Peter served his title at Gillingham, in Dorset, where he made a life-long friendship with a future Dean of Canterbury, Robert Willis. Soon after, he married Jane Molland, one of the first women to read theology at St Hugh’s, Oxford.

They began their shared ministry at Leeds, and, after three years, Peter accepted an invitation to return home, to be Vicar of St Osmund’s, Parkstone, in Poole. The church is a landmark Byzantine-style building with an interior inspired by San Clemente in Rome. (St Osmund’s is now St Dunstan’s Orthodox church.) The parish was later amalgamated with St Peter’s, Parkstone, which embraces Brownsea Island, in Poole Harbour. The Harvest Festival at St Mary’s, Brownsea, was one of biggest festivals of the year.

Curates received a thorough training from Peter. Martin Inman recalled the years he spent there as among the most rewarding of his ministry and the happiest of his life. Peter and Jane could be said to run a model parish with adherence to the liturgical year, at the same time visiting parishioners, distributing a magazine (edited by Jane), and running clubs. Robert Baden-Powell had been married at St Peter’s, and its Scout group was strong. Among the young Scouts was Stephen Lake, now Bishop of Salisbury, whose vocation Peter encouraged.

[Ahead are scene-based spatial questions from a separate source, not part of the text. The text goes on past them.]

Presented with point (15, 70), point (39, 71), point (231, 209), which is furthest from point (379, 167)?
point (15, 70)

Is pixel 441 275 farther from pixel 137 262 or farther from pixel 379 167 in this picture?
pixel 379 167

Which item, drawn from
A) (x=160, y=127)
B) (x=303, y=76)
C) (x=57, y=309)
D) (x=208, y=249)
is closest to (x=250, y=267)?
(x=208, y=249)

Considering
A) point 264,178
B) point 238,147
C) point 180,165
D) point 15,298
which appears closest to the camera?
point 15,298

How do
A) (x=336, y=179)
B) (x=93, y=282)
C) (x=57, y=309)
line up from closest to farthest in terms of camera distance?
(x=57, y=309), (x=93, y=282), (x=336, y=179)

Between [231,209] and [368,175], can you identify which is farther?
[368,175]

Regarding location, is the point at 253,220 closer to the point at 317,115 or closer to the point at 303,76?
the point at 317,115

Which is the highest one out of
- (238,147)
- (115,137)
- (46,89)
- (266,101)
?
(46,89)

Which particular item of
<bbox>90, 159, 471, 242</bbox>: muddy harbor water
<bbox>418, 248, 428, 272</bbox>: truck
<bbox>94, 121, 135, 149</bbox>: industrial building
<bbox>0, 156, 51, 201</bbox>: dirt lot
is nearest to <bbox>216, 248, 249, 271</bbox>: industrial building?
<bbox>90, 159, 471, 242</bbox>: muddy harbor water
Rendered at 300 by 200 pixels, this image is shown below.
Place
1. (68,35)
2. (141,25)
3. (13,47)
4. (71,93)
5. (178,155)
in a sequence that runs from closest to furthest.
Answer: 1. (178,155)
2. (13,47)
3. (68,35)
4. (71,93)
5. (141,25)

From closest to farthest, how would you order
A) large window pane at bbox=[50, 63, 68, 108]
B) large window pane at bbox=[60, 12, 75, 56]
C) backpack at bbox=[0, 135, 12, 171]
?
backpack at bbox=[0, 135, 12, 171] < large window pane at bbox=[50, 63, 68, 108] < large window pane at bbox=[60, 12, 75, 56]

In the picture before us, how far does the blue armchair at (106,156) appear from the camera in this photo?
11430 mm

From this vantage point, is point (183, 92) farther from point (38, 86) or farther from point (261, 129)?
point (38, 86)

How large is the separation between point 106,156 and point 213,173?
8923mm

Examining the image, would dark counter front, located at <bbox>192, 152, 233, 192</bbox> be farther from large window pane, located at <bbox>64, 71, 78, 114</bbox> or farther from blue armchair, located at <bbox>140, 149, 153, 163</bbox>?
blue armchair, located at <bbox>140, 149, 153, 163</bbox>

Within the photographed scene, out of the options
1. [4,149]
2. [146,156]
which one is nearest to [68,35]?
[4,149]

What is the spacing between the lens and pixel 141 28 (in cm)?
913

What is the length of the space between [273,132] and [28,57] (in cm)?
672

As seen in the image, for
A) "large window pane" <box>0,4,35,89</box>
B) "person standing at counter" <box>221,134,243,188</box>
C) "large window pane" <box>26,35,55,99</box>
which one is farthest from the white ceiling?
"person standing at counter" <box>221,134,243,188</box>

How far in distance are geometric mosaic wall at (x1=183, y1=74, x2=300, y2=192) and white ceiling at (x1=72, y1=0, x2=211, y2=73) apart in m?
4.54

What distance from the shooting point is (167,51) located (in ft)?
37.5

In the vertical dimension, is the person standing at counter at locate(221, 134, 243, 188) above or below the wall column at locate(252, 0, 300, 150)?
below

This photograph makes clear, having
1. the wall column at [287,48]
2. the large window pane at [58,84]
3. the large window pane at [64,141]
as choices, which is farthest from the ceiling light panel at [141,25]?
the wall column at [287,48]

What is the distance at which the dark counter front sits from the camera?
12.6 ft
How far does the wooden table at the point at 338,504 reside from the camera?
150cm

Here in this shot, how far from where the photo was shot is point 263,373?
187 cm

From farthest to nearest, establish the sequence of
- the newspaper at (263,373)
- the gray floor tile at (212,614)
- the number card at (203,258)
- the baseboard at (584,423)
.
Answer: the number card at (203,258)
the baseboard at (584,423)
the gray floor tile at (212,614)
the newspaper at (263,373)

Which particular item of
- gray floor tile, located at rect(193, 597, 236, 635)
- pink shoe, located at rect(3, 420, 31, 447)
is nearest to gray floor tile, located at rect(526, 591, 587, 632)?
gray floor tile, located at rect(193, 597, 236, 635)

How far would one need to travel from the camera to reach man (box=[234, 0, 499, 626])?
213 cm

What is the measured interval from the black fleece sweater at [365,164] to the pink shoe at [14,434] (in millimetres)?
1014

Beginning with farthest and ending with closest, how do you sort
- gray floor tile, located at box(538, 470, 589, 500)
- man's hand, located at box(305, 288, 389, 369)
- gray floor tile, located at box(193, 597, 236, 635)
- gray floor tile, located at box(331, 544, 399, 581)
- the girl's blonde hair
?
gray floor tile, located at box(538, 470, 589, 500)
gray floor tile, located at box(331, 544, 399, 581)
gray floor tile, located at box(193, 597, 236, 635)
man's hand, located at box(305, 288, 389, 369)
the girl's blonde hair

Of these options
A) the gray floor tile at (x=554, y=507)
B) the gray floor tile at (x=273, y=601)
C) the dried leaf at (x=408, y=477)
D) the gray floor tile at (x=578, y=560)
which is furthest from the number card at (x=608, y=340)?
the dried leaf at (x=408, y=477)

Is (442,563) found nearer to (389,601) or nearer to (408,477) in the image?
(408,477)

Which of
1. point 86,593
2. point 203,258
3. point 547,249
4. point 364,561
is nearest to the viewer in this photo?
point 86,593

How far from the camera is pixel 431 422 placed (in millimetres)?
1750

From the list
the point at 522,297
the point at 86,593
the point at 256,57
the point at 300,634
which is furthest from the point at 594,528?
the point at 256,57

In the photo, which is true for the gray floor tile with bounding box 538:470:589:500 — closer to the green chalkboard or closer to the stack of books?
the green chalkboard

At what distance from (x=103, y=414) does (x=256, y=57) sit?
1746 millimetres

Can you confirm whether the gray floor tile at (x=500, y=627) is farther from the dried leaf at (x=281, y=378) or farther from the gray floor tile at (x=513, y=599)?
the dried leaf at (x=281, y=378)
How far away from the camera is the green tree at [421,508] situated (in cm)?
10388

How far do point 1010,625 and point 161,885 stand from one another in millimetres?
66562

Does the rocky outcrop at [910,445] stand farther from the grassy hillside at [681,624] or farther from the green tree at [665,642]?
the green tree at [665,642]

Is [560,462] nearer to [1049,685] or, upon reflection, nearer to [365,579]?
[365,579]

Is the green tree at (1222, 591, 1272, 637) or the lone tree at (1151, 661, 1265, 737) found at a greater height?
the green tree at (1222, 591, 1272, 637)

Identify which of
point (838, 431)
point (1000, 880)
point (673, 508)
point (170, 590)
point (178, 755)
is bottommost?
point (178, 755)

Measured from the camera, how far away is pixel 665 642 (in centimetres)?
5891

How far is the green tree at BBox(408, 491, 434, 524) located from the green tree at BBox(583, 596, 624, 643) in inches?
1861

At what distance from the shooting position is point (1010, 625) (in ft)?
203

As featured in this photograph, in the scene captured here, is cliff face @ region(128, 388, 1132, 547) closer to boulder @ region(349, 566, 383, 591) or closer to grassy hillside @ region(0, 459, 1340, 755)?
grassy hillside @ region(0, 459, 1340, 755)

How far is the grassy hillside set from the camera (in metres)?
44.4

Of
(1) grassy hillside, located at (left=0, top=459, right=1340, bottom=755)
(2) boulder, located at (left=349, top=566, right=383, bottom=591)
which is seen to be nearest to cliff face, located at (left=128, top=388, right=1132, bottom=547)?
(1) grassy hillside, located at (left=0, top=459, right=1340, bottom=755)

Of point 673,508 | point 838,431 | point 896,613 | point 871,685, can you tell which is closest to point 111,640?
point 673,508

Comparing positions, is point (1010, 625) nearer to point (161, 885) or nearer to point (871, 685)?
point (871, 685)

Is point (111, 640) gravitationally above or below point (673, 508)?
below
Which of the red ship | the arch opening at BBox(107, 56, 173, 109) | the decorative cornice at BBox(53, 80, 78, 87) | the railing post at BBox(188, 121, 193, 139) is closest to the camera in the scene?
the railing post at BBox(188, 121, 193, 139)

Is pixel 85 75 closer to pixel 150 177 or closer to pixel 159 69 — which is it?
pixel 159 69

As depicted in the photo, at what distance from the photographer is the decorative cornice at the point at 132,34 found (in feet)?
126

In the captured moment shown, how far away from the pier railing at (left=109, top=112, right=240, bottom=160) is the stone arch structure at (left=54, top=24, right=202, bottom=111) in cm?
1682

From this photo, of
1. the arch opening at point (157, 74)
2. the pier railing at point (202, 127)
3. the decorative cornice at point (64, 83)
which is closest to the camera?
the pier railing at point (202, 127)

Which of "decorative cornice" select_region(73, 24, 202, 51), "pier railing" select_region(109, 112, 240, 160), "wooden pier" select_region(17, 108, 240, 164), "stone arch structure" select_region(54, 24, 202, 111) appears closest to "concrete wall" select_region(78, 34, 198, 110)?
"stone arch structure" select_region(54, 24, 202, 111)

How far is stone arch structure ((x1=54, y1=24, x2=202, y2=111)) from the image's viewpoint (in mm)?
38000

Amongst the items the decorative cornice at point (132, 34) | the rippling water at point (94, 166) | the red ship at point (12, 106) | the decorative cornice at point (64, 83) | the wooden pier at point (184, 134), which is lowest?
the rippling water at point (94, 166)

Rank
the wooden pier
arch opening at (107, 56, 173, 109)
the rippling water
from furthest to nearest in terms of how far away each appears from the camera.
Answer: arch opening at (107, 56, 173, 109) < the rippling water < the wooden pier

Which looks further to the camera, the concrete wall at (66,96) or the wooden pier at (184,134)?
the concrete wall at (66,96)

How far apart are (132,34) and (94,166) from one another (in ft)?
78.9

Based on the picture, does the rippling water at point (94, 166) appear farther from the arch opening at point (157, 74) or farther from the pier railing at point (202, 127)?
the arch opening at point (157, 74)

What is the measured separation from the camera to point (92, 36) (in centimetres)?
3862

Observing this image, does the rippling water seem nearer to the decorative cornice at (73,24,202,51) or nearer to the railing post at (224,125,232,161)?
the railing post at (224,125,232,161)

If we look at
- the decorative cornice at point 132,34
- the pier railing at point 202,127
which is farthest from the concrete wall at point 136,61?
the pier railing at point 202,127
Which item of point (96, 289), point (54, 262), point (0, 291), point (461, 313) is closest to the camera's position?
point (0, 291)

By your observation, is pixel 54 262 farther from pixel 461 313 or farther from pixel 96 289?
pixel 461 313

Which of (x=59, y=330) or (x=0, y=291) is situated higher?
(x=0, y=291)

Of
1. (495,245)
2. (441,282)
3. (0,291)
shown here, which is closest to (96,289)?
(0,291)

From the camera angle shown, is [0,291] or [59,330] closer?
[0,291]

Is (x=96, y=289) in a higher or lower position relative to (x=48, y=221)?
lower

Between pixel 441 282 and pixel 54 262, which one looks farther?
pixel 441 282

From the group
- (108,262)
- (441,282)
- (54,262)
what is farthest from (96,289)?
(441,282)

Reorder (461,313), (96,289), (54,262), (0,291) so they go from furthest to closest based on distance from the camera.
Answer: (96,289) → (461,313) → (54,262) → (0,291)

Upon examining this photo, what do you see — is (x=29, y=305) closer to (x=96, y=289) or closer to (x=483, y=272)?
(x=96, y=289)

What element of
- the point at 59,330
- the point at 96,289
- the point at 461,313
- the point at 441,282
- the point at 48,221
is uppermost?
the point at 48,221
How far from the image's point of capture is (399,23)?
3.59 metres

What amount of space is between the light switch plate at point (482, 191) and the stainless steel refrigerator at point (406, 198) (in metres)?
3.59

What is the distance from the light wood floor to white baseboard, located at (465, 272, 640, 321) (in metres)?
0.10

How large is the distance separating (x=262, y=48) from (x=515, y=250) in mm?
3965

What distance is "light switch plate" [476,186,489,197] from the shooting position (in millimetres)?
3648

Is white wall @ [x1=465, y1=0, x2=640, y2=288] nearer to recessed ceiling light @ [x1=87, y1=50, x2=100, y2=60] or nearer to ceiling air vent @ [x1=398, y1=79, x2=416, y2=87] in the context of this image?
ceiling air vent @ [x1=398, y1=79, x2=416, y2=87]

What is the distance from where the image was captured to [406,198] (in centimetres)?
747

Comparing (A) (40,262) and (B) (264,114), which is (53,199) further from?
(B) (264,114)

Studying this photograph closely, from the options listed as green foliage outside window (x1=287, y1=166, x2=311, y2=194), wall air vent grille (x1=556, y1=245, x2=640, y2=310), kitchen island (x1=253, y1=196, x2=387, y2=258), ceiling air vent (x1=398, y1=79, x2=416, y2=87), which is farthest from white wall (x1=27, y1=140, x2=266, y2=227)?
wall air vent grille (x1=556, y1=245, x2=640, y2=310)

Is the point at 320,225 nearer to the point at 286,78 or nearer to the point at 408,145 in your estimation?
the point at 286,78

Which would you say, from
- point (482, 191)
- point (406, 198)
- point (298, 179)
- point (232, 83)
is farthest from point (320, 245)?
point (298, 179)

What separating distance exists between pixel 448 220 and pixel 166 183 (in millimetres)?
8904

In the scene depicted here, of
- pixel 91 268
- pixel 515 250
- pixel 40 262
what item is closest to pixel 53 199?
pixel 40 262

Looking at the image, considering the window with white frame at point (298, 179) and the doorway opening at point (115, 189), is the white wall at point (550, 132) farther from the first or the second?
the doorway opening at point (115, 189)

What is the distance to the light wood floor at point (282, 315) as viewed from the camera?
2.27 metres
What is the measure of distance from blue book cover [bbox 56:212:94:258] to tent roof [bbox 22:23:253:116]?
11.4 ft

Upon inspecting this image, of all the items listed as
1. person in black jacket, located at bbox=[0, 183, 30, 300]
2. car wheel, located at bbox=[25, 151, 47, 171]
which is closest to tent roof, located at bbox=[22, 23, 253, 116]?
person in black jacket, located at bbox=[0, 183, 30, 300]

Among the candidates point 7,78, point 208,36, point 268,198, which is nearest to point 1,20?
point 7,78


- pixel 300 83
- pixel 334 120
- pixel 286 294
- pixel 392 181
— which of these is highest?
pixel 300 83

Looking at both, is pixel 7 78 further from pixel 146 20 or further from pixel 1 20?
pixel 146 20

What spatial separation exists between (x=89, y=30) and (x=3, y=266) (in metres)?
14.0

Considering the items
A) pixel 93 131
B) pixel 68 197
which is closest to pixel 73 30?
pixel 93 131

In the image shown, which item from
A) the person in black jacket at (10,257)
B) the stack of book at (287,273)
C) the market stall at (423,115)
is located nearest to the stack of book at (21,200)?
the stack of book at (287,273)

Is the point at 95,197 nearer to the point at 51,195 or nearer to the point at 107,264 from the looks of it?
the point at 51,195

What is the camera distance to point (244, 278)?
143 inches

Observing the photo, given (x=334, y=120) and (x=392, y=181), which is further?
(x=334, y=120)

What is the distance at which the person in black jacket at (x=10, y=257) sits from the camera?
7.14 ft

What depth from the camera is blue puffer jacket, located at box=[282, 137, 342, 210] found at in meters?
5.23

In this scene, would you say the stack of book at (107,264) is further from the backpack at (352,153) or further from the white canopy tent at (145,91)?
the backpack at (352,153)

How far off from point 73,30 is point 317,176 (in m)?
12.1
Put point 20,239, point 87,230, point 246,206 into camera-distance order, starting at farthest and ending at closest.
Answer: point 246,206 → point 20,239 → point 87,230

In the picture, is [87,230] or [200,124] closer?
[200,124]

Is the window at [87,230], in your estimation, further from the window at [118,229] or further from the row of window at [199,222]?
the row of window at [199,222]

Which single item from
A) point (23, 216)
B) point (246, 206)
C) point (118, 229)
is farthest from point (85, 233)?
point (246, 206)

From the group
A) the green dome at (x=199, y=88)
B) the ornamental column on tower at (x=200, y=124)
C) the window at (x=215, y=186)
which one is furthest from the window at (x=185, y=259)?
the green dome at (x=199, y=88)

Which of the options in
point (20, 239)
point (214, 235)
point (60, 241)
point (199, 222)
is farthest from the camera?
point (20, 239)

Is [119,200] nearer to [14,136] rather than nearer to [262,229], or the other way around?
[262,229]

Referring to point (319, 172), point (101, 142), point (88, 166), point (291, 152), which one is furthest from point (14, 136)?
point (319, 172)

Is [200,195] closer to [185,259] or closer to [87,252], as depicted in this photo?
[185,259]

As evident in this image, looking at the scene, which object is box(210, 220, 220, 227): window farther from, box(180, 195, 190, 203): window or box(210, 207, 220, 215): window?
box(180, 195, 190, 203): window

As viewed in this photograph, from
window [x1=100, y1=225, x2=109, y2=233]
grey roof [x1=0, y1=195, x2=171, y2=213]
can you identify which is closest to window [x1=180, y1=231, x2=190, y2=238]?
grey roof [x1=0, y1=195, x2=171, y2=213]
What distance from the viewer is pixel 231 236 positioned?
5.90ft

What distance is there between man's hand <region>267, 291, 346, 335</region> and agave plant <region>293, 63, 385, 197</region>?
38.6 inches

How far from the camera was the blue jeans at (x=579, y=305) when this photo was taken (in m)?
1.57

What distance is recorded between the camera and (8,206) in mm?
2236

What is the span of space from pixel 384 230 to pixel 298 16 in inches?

At St Stephen’s House, there had been the opportunity of a part-time placement at Littlemore Hospital, working with its American chaplain, Andrew Mepham, a doctor and psychiatrist. He provided a training that had such an effect that, after 22 years back in Poole, Peter suddenly moved to be Co-ordinating Chaplain to the Taunton and Somerset Hospitals. One attraction of Somerset was that it was there that he had first encountered worship when staying with his grandmother. It is where he is now buried.

On retirement in 2003, he inherited Salterns House, from where he provided cover at Holy Angels. Later, he also spent an increasing amount of time helping at St Stephen’s, Bournemouth. This once popular Anglo-Catholic church, a miniature version by John Loughborough Pearson of Truro Cathedral, had fallen on hard times, being then part of a dysfunctional town parish and without its own priest. Peter described himself as sacristan and groundsman, although he was quietly assiduous in visiting the sick and housebound. So distressed was he at seeing a beleaguered church, that he publicly criticised the Bishop of Winchester Dr Tim Dakin for vetoing clergy willing to be appointed there.

It was, therefore, with enormous joy that he welcomed the appointment of Stephen Lake as Bishop of his own Salisbury diocese. He was both celebrant and preacher at St Peter’s for Peter’s funeral Mass, at which every seat was taken. “It’s all Peter’s fault,” the Bishop said. Appropriately, his crosier is fashioned from a Parkstone Scout stave.

Canon Peter Huxham died on 26 December, aged 87. He is survived by his wife, Jane, four sons, and eight grandchildren.